Splicing mini-gene reporter assay

The 804-bp genomic fragments spanning 369 bp of intron 1, 249 bp of exon 2, and 186 bp of intron 2, which harbored the two SNPs, were amplified using the specific primer E2 (Additional file: Table S1). The mini-gene reporter assays were constructed by cloning the 804-bp fragments with the wild type (g.19711 T > C and g.19731 G > C; wild haplotype: T-G) or the mutant type (g.19711 T > C and g.19731 G > C; mutant haplotype: C-C) into the empty pSPL3 vector after digestion with EcoRI and XhoI. The constructed vectors and the empty vector were transformed into Trans5α. The clones were cultured on agar containing 100 mg/mL ampicillin and incubated overnight at 37 °C. Positive clones were chosen and incubated overnight at 37 °C in 10 mL of lysogeny broth medium containing 100 mg/mL ampicillin. Plasmids were isolated with the EZNA Endo-Free Plasmid DNA Midi Kit (OMEGA, Cat. #D6915) and then measured by a NanoPhotometer (P330; IMPLEN). The plasmids were sequenced after isolation to guarantee the authenticity and orientation of the vectors.
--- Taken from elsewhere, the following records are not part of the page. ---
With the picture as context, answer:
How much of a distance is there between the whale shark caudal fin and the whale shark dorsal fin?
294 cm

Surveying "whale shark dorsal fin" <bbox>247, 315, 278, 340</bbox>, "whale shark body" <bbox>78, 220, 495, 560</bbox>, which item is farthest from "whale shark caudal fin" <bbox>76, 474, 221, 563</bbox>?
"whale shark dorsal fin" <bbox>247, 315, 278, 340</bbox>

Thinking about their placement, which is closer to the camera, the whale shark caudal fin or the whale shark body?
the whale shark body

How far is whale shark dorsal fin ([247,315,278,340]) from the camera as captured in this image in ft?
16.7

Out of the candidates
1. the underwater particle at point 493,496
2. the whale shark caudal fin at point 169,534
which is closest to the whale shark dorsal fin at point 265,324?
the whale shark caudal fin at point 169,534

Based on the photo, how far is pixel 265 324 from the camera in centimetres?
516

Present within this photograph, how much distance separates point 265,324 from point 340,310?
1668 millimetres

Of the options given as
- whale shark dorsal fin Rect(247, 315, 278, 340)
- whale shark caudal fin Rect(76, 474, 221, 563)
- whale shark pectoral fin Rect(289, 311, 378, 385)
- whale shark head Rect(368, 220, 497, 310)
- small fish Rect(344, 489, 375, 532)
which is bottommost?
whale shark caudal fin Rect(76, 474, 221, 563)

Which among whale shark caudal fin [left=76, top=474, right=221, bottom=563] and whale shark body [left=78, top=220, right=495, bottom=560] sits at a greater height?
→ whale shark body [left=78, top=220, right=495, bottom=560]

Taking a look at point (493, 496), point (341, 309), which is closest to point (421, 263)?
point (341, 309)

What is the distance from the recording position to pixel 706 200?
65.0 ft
Bovine mammary epithelial cells (MAC-T) and human embryonic kidney 293 T cells (HEK293T) were used in our experiments. Dulbecco’s modified Eagle medium/Ham’s F-12 medium (DMEM-F12) (GIBCO, Cat. #1699748) was used as the basic medium for MAC-T, and Dulbecco’s modified Eagle medium (DMEM) (GIBCO, Cat. #1744353) was used as the basic medium for HEK293T. The growth medium comprised the basic medium supplemented with 500 U/L penicillin, 500 mg/L streptomycin (GIBCO, Cat. #15140163), and 10% (v/v) fetal bovine serum (GIBCO, Cat. #16000044). Both cells were maintained at 37 °C with 5% CO₂ and subcultured every other day.

MAC-T and HEK293T were used for transfection. The cells were cultured in six-well culture plates. One day before the transfection, the medium was replaced by removing the antibiotics. When the cells reached 80% confluence, 4 μg of the mini-gene reporters or pSPL3 vector was added to the Lipofectamine 2000 Transfection Reagent (Invitrogen, Cat. #11668030) in Opti-MEM medium (Gibco, Cat. #51985042). A growth medium without antibiotics was substituted for the Opti-MEM medium after 5 h. The cells were harvested 24 h after transfection, and total RNA was extracted with the RNAsimple Total RNA Kit (Tiangen, Cat. #DP419) to determine the expression of mini-gene reporters.

RNA extracted from the transfected cells was reverse transcribed into cDNA by using the pSPL3 vector-specific primer SA2 with the PrimeScript™ II First-strand cDNA Synthesis Kit (TaKaRa, Cat. #6210A). Specific primers for pSPL3 vector SD6 and SA2 were used to perform RT-PCR as previously described. The products were separated through electrophoresis on 1% agarose gels. Each DNA band was further analyzed by direct sequencing after extraction with the TIANgel Midi Purification Kit (Tiangen, Cat. #DP209).